▸ DOCUMENT
:::::

Geo Technical Engineering and Foundation Engineering

Foundation Engineering

A foundation is defined as that part of the structure that supports the weight of the structure and transmits the load to underlying soil or rock. Foundation engineering applies the knowledge of soil mechanics, rock mechanics, geology, and structural engineering to the design and construction of foundations for buildings and other structures. The most basic aspect of foundation engineering deals with the selection of the type of foundation, such as using a shallow or deep foundation system. Another important aspect of foundation engineering involves the development of design parameters, such as the bearing capacity of the foundation.

Aims of Foundation Engineering study

To be able to calculate the bearing capacity of shallow and deep foundations.

Super Structure:

Part of the structure which is above ground level


It is the lowest part of the structure which supports the structure by distributing its load on the soil and keeping it less than the bearing capacity of soil. Usually factor of safety in foundation is 2.5 – 3.0. Foundation can also be said to as the interface between the super structure and the soil.

:::::

▸ DATA
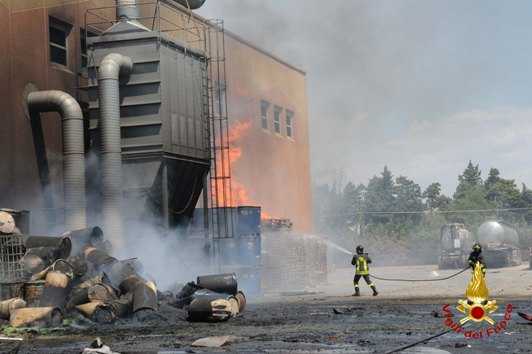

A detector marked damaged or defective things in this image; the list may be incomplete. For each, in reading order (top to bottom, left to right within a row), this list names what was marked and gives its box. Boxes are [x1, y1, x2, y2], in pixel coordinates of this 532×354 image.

bent duct pipe [26, 90, 87, 231]
bent duct pipe [98, 53, 134, 246]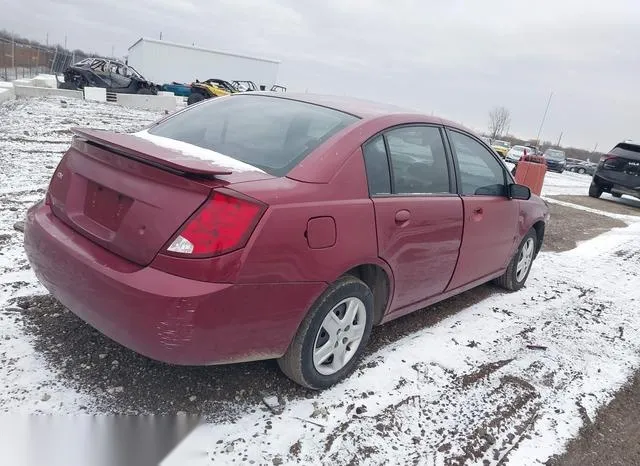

:::::

▸ PROBLEM REQUIREMENTS
Edit the foundation engineering text by writing it out again starting at "Part of the structure which is" and ending at "and the soil.", with "factor of safety" changed to "safety factor".

▸ OUTPUT
Part of the structure which is above ground level


It is the lowest part of the structure which supports the structure by distributing its load on the soil and keeping it less than the bearing capacity of soil. Usually safety factor in foundation is 2.5 – 3.0. Foundation can also be said to as the interface between the super structure and the soil.